Bank fined $920 mn over hidden trading losses
JPMorgan must pay a total of $920 mn in fines and admit to wrongdoing for hiding trading losses in 2012.
The investment bank intentionally misstated financial results and was negligent in lacking effective internal controls to prevent traders from overstating investments to conceal massive losses, the SEC says in a cease-and-desist order.
The case stems from more than $6 bn in trading losses that were covered up by exaggerated asset valuations and eventually forced JPMorgan to restate earnings.
The SEC ordered JPMorgan to pay a fine of $200 mn, to be set aside to potentially compensate investors harmed by the bank’s actions. The fine comes at the same time as a $300 mn penalty levied by the Office of the Comptroller of the Currency, a $200 mn fine by the Federal Reserve, and a fine of about $220 mn by UK regulator the Financial Conduct Authority.

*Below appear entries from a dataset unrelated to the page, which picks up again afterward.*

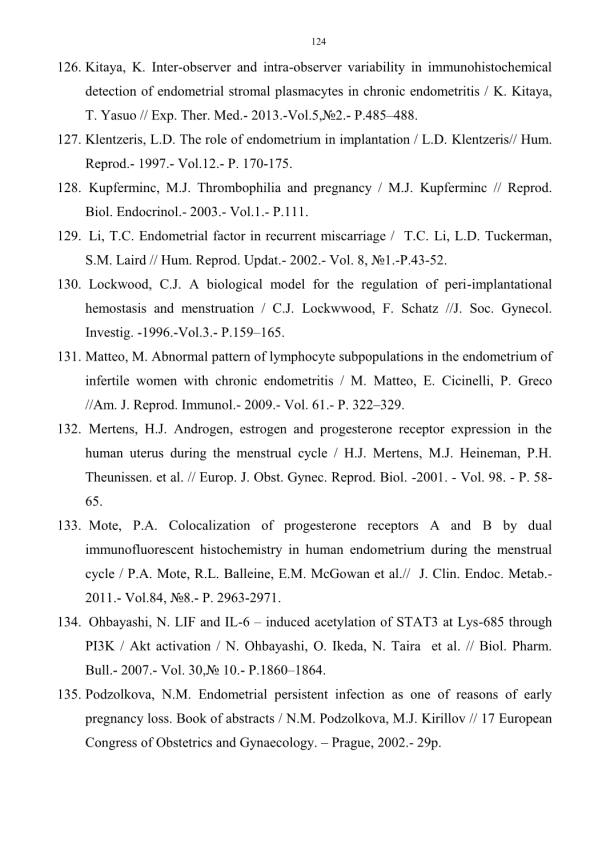 124

126. Kitaya, K. Inter-observer and intra-observer variability in immunohistochemical detection of endometrial stromal plasmacytes in chronic endometritis / K. Kitaya, T. Yasuo // Exp. Ther. Med.- 2013.-Vol.5,№2.- P.485–488.

127. Klentzeris, L.D. The role of endometrium in implantation / L.D. Klentzeris// Hum. Reprod.- 1997.- Vol.12.- P. 170-175.

128. Kupferminc, M.J. Thrombophilia and pregnancy / M.J. Kupferminc // Reprod. Biol. Endocrinol.- 2003.- Vol.1.- P.111.

129. Li, T.C. Endometrial factor in recurrent miscarriage / T.C. Li, L.D. Tuckerman, S.M. Laird // Hum. Reprod. Updat.- 2002.- Vol. 8, №1.-P.43-52.

130. Lockwood, C.J. A biological model for the regulation of peri-implantational hemostasis and menstruation / C.J. Lockwwood, F. Schatz //J. Soc. Gynecol. Investig. -1996.-Vol.3.- P.159–165.

131. Matteo, M. Abnormal pattern of lymphocyte subpopulations in the endometrium of infertile women with chronic endometritis / M. Matteo, E. Cicinelli, P. Greco //Am. J. Reprod. Immunol.- 2009.- Vol. 61.- P. 322–329.

132. Mertens, H.J. Androgen, estrogen and progesterone receptor expression in the human uterus during the menstrual cycle / H.J. Mertens, M.J. Heineman, P.H. Theunissen. et al. // Europ. J. Obst. Gynec. Reprod. Biol. -2001. - Vol. 98. - P. 58-65.

133. Mote, P.A. Colocalization of progesterone receptors A and B by dual immunofluorescent histochemistry in human endometrium during the menstrual cycle / P.A. Mote, R.L. Balleine, E.M. McGowan et al.// J. Clin. Endoc. Metab.- 2011.- Vol.84, №8.- P. 2963-2971.

134. Ohbayashi, N. LIF and IL-6 – induced acetylation of STAT3 at Lys-685 through PI3K / Akt activation / N. Ohbayashi, O. Ikeda, N. Taira et al. // Biol. Pharm. Bull.- 2007.- Vol. 30,№ 10.- P.1860–1864.

135. Podzolkova, N.M. Endometrial persistent infection as one of reasons of early pregnancy loss. Book of abstracts / N.M. Podzolkova, M.J. Kirillov // 17 European Congress of Obstetrics and Gynaecology. – Prague, 2002.- 29p.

The bank was also forced to admit to at least seven ‘facts’, including that it carried out ‘woefully deficient accounting’, failed to update its audit committee on key data, and that ‘JPMorgan senior management knew the firm’s investment banking unit used far more conservative prices’ to shave almost $770 mn off trading losses.

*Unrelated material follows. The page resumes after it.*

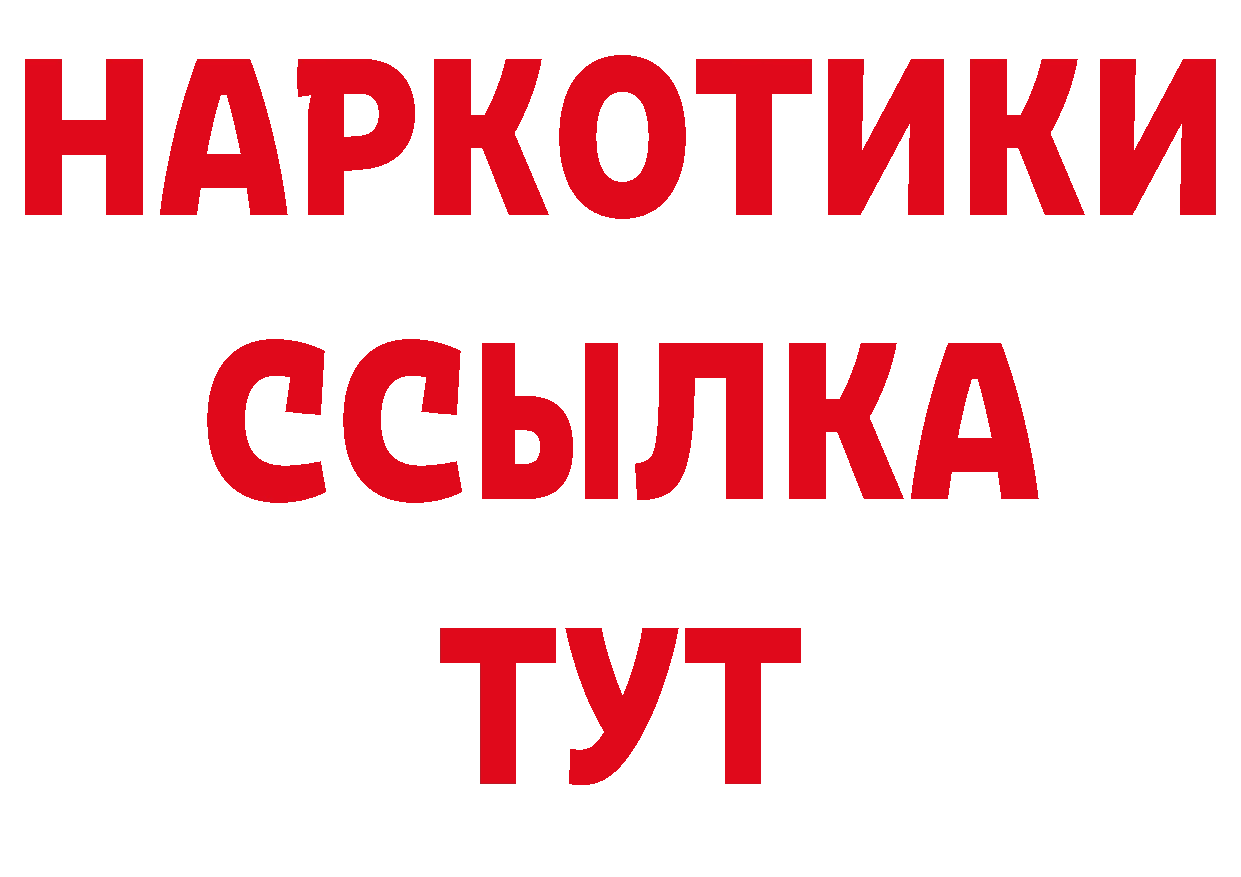 НАРКОТИКИ ССЫЛКА ТУТ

The admission of wrongdoing, which has been absent in all previous settlements with investment banks, marks the second such action since the SEC adopted a policy of forced admissions earlier this year. Last month, the SEC forced an admission of wrongdoing from a hedge fund manager for using fund money for personal expenses and engaging in a short squeeze of a Canadian corporate bond.

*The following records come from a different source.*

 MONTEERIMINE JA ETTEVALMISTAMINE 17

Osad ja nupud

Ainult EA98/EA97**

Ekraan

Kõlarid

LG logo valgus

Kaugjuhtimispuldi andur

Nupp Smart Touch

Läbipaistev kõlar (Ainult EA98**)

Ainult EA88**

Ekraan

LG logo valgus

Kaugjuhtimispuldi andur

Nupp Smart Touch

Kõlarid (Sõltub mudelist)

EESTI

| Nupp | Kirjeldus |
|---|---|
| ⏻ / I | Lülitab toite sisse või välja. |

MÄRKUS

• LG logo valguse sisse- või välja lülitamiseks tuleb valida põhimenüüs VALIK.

‘JPMorgan failed to keep watch over its traders as they overvalued a very complex portfolio to hide massive losses,’ says George Canellos, co-director of the SEC’s division of enforcement, in a press statement.
‘While grappling with how to fix its internal control breakdowns, JPMorgan’s senior management broke a cardinal rule of corporate governance and deprived its board of critical information it needed to fully assess the company’s problems and determine whether accurate and reliable information was being disclosed to investors and regulators.’